Different question: I haven’t ridden a battery that far past the 25% notification, but is it correct that if you keep riding, it will give a 10% notification and then you should really stop using that battery? To avoid risk of over depleting that battery? In other words, is it safe to keep riding (slower) past the 25% notification but really stop at the 10% mark?

No worries! I thought i had fixed it great too. Everything works great in how i fixed it, just need to make the solder connection stronger. Spot welding the metal tabs isn’t necessary in this case. Just need to properly secure the wire into the existing solder point instead of just globing more on top. I already reached out to revel about it and we resolved it :slight_smile:

Each vibration alert is an indicator that you have dropped below a critical low voltage threashold. You are able to continue because the voltage recovers. My personal opinion is that you should not ignore more than two vibration alerts. Its how I treat my lithium batteries. My six year old lithium batteries are still running strong and I attribute it to this practice. Prior to adopting these habits I damaged a few batteries including Chain saw batteries and Landwheel Lipo batteries.

The Revel Kit batteries seem to be more resiliant than the old Landwheel batteries. But My recommendation is to minimize riding past the vibration alerts.

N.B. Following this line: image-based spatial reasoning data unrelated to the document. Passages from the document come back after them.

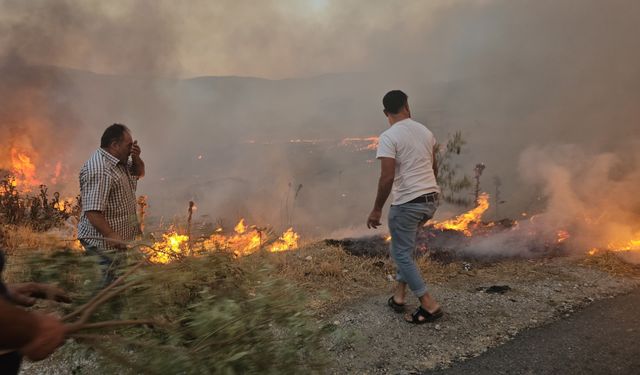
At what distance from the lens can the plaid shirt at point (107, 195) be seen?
3.02 m

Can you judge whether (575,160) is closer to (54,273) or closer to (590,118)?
(590,118)

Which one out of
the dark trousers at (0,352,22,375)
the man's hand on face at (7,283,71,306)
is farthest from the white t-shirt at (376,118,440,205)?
the dark trousers at (0,352,22,375)

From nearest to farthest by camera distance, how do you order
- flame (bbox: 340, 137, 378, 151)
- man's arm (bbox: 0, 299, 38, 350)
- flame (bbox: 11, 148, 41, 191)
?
man's arm (bbox: 0, 299, 38, 350), flame (bbox: 11, 148, 41, 191), flame (bbox: 340, 137, 378, 151)

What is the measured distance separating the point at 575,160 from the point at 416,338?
Answer: 6.06m

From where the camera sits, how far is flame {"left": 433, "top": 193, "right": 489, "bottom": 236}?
6.81m

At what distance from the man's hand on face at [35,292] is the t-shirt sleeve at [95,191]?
1.33 metres

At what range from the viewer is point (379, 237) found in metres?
6.59

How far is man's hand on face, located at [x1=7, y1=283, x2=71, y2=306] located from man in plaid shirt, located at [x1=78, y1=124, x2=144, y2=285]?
44.4 inches

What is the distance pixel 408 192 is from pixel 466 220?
395 cm

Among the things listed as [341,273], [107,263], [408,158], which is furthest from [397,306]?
[107,263]

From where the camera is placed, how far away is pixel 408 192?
12.1ft

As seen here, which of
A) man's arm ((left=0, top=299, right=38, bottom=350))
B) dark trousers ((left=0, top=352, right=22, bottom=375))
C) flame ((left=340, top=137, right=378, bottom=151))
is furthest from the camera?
flame ((left=340, top=137, right=378, bottom=151))

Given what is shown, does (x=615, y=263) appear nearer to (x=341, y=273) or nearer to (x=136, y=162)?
(x=341, y=273)

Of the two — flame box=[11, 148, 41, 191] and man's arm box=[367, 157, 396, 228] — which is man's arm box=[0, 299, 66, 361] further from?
flame box=[11, 148, 41, 191]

The best way to do that is to have lots of spare batteries and carry enough spares. Also avoid grossly oversized wheels and expect much lower range in cold weather.

I have never seen a 10% notification. Instead, the vibration alerts are usually accompanied by some tiny text that flashes on the screen with not enough time to read it. the text says that you battery has dropped below the critical low voltage threashold.

Wait what lol

I’ve seen the 10% notification two or three times, but definitely not as often as the 25%

I guess your eyes are better than mine – unless the 10% notification is unique to newer versions.

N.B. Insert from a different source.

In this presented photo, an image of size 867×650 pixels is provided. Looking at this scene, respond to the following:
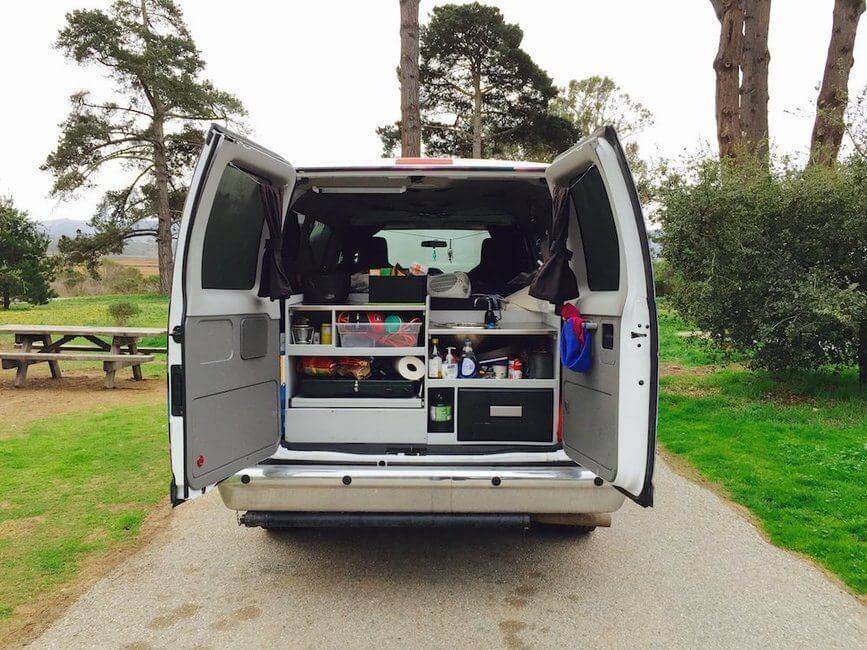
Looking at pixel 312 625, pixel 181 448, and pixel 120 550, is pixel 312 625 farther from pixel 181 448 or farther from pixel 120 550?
pixel 120 550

I guess it is possible the remotes had a firmware update at some point in the production line. I know one of the new batches will have some slight improvements

Can confirm, there are definitely 25% AND 10% low voltage notifications.

The text does appear & disappear quite quickly though so it’s easy to miss.

Something that might want to be remedied in future firmware. The text holding for 5 seconds would be sufficient IMO.